Questions about scene geometry
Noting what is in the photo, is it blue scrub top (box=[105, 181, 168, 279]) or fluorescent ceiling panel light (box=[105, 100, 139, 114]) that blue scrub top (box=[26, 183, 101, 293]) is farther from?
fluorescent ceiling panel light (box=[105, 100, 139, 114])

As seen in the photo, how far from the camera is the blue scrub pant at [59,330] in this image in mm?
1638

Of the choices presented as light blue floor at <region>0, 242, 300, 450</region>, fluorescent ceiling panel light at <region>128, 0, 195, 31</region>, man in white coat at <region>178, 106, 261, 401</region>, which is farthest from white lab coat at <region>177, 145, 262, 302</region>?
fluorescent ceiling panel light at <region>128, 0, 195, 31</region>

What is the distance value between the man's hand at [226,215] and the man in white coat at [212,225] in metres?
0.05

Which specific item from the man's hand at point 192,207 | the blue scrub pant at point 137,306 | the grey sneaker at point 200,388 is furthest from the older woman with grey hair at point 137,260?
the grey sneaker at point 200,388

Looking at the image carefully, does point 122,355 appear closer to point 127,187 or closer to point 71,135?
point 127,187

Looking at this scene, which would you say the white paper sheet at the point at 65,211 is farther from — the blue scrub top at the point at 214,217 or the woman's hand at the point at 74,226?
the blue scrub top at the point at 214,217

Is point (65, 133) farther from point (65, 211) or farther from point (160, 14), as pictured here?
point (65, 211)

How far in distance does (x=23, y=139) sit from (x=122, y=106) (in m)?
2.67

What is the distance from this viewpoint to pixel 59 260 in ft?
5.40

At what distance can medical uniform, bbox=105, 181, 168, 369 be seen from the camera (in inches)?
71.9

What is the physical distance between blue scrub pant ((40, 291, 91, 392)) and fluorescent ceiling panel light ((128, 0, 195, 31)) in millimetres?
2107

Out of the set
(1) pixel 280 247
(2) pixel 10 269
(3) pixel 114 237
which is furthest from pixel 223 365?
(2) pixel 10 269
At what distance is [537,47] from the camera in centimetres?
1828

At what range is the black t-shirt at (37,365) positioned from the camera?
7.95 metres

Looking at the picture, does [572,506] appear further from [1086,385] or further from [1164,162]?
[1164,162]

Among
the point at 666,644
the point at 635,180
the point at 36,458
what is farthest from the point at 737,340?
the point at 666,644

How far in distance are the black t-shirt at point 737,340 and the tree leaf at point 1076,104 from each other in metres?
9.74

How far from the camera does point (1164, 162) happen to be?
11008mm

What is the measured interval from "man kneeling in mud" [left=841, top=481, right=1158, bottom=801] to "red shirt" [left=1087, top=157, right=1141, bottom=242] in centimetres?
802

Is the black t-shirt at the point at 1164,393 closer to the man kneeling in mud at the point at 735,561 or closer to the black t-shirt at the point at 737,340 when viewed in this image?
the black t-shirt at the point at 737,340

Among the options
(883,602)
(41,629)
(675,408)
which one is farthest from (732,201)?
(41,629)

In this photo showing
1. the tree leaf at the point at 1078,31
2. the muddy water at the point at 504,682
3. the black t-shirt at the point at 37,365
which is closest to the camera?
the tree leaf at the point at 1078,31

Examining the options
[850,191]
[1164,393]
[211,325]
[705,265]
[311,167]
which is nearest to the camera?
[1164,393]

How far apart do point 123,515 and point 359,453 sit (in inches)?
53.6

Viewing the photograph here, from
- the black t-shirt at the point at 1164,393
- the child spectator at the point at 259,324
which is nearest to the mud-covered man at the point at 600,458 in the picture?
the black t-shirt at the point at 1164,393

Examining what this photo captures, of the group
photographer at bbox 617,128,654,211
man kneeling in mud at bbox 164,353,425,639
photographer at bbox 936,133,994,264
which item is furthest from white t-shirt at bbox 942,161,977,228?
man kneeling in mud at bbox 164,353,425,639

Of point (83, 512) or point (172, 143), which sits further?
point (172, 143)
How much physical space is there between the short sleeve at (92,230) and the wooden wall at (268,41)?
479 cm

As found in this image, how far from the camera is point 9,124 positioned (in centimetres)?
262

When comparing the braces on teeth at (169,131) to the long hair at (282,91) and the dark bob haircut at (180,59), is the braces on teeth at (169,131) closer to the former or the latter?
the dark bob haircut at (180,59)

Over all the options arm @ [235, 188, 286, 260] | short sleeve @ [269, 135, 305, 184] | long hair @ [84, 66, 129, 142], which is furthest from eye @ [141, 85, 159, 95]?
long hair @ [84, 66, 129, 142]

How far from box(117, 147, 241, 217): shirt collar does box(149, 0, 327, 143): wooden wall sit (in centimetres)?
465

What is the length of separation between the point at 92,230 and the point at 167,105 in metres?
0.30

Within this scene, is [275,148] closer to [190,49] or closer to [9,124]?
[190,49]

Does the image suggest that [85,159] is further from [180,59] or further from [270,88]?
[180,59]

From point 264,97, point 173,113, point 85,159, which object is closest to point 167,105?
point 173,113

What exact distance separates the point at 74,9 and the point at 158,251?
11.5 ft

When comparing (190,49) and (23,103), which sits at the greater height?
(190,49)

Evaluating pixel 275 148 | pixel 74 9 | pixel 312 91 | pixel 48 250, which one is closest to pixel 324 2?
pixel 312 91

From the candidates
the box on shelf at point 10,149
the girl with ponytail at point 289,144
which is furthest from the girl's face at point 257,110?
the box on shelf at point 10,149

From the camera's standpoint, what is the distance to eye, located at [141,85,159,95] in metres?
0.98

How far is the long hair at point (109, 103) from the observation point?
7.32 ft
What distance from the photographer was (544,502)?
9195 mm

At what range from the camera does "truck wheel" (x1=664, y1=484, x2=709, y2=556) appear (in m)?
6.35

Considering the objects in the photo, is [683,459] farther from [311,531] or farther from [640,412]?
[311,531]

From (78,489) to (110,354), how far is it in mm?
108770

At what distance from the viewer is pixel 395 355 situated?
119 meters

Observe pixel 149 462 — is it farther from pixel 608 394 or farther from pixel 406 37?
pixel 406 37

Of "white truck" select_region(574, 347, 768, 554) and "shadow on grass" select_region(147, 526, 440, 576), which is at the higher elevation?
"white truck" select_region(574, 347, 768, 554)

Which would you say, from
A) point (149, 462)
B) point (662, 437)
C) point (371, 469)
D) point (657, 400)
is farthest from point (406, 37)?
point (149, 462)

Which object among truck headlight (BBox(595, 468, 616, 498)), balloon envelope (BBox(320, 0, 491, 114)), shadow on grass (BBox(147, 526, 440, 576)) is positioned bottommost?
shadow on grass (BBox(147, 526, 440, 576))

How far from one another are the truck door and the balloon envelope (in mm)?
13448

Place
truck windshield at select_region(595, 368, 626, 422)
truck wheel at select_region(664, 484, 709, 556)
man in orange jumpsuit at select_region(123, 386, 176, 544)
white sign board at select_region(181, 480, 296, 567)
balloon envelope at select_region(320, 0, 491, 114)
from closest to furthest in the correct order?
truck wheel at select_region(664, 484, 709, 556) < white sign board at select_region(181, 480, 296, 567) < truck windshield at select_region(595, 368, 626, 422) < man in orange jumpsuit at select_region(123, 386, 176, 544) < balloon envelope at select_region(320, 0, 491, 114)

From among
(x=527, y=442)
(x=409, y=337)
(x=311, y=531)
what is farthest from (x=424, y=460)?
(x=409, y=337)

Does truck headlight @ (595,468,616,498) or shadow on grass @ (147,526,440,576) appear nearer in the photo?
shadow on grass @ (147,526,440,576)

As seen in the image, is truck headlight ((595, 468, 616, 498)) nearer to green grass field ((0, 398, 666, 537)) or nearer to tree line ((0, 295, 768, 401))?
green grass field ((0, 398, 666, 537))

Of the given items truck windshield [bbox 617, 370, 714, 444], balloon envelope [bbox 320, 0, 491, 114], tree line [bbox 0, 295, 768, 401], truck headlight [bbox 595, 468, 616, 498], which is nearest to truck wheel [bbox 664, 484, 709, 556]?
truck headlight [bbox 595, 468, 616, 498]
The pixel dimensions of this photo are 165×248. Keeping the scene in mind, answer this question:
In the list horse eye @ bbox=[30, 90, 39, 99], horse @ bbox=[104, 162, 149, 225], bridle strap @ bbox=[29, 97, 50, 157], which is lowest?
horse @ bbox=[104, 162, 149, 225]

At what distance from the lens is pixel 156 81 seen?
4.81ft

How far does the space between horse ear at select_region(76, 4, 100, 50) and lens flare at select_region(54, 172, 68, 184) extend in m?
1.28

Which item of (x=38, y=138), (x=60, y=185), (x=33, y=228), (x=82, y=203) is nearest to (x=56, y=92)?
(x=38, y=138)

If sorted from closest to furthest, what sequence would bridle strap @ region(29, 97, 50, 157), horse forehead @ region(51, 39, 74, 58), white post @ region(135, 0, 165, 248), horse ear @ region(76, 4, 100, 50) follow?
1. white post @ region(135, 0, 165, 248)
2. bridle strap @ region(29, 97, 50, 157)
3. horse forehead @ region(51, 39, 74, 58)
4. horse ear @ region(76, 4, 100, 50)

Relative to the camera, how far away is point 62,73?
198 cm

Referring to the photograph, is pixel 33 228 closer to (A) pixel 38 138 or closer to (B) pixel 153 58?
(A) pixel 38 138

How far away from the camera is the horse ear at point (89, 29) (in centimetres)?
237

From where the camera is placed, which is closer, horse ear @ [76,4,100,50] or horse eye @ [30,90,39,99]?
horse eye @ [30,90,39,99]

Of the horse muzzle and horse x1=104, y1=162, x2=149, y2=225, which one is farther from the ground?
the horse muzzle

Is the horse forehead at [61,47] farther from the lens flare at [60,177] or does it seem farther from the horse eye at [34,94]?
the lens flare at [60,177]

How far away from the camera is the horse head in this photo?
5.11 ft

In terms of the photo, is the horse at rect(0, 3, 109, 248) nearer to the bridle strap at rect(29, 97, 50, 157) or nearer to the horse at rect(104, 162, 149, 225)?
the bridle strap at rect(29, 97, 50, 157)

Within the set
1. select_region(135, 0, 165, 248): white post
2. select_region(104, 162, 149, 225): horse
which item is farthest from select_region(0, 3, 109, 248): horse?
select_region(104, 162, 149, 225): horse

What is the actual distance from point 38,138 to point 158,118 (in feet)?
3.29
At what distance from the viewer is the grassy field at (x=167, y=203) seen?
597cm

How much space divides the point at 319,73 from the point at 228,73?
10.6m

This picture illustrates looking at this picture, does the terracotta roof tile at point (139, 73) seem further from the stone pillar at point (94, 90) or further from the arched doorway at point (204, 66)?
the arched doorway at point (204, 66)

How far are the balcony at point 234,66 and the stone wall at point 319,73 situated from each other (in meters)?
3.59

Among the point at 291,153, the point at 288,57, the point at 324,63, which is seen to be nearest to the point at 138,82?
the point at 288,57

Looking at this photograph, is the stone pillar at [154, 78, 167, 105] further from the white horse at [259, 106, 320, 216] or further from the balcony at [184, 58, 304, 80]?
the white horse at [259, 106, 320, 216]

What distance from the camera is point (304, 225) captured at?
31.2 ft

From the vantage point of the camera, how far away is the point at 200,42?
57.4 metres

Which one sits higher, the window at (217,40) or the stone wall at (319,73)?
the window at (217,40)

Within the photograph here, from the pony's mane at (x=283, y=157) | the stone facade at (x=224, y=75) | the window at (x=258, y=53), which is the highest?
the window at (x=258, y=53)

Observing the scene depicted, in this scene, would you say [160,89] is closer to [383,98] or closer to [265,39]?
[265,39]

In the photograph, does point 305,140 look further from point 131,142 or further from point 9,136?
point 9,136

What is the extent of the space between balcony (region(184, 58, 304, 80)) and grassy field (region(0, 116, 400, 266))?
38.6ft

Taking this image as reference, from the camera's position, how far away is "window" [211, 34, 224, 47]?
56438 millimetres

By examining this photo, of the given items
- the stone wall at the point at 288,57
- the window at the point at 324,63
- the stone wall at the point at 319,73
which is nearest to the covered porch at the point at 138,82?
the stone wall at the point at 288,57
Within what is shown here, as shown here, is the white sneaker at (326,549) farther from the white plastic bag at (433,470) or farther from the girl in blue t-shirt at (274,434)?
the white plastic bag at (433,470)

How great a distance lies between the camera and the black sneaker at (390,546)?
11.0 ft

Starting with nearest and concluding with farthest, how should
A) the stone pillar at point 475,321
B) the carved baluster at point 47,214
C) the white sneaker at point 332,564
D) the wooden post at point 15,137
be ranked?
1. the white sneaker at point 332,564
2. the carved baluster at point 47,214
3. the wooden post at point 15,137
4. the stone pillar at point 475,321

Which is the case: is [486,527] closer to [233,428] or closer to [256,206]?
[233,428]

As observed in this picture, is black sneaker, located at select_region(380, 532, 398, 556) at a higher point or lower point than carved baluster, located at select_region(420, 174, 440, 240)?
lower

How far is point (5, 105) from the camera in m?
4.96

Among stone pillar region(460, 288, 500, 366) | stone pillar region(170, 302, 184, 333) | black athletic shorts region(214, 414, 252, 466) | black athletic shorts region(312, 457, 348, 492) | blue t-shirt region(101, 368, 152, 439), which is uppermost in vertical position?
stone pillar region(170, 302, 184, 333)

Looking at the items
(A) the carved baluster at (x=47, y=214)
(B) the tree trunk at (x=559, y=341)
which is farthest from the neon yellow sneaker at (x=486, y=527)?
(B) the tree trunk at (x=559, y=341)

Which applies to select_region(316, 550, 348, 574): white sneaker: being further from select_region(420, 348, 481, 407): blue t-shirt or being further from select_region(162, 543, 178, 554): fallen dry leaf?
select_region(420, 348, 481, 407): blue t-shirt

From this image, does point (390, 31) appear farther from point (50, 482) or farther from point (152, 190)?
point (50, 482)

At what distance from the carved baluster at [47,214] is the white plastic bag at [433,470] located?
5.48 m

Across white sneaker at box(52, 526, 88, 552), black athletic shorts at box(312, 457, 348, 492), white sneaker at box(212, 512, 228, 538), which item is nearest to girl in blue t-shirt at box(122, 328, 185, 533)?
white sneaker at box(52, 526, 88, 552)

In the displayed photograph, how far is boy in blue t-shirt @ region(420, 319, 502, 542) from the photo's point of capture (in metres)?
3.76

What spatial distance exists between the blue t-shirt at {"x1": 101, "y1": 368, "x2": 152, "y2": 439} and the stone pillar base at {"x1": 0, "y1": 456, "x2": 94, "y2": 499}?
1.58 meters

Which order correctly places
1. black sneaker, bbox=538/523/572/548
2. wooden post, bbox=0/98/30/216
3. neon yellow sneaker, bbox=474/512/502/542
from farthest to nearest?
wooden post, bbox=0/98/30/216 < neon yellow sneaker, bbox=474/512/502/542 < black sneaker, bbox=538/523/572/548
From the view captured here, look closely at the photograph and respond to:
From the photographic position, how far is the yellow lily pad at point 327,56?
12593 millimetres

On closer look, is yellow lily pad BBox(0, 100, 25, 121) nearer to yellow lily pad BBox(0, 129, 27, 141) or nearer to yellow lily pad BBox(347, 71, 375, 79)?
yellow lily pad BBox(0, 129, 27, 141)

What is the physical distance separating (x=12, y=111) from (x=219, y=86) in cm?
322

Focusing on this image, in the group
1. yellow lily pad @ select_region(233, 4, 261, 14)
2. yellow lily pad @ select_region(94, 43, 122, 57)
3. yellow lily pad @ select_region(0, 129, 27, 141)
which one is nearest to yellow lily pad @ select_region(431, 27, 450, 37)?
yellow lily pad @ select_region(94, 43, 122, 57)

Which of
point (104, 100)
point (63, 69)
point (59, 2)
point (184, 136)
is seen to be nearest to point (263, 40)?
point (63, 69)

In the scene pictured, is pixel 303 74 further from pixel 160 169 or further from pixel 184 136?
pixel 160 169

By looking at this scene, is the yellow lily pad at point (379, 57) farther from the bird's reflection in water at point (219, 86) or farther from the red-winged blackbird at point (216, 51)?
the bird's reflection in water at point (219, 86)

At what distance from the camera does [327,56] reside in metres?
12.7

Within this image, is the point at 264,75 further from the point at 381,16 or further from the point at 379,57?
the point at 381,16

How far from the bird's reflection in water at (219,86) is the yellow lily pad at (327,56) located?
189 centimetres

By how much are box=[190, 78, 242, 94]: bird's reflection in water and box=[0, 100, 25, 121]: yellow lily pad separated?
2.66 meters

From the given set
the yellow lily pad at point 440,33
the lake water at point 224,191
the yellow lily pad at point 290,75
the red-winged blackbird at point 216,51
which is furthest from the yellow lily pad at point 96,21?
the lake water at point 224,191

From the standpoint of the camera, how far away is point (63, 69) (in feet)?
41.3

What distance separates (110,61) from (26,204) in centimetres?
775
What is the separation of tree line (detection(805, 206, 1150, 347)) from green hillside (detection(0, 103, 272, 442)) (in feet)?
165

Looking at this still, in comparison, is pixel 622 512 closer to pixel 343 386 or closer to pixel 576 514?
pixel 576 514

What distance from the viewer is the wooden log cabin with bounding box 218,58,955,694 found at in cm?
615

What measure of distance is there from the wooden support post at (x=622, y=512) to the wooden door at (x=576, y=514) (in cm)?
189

# WHAT IS EXPECTED
Copy out the lines above word for word, from the first line through the line containing "7.95 metres", including both.

# REPLY TO THE EXERCISE
Noting what is in the photo, is it blue scrub top (box=[105, 181, 168, 279]) or fluorescent ceiling panel light (box=[105, 100, 139, 114]) that blue scrub top (box=[26, 183, 101, 293]) is farther from?
fluorescent ceiling panel light (box=[105, 100, 139, 114])

As seen in the photo, how far from the camera is the blue scrub pant at [59,330] in this image in mm?
1638

Of the choices presented as light blue floor at <region>0, 242, 300, 450</region>, fluorescent ceiling panel light at <region>128, 0, 195, 31</region>, man in white coat at <region>178, 106, 261, 401</region>, which is farthest from white lab coat at <region>177, 145, 262, 302</region>?
fluorescent ceiling panel light at <region>128, 0, 195, 31</region>

What is the distance value between the man's hand at [226,215] and the man in white coat at [212,225] in metres?
0.05

Which specific item from the man's hand at point 192,207 | the blue scrub pant at point 137,306 | the grey sneaker at point 200,388 is furthest from the older woman with grey hair at point 137,260?
the grey sneaker at point 200,388

Looking at the image carefully, does point 122,355 appear closer to point 127,187 or closer to point 71,135?
point 127,187

Looking at this scene, which would you say the white paper sheet at the point at 65,211 is farther from — the blue scrub top at the point at 214,217 or the woman's hand at the point at 74,226?
the blue scrub top at the point at 214,217

Is point (65, 133) farther from point (65, 211) or farther from point (160, 14), as pictured here?
point (65, 211)

How far in distance does (x=23, y=139) sit from (x=122, y=106) (in m)?
2.67

What is the distance from this viewpoint to pixel 59 260 in ft?
5.40

At what distance can medical uniform, bbox=105, 181, 168, 369 be seen from the camera (in inches)?
71.9

What is the physical distance between blue scrub pant ((40, 291, 91, 392)) and fluorescent ceiling panel light ((128, 0, 195, 31)) in millimetres?
2107

Out of the set
(1) pixel 280 247
(2) pixel 10 269
(3) pixel 114 237
which is furthest from pixel 223 365?
(2) pixel 10 269
At what distance is [537,47] from the camera in centimetres?
1828

At what range is the black t-shirt at (37,365) positioned from the camera?
7.95 metres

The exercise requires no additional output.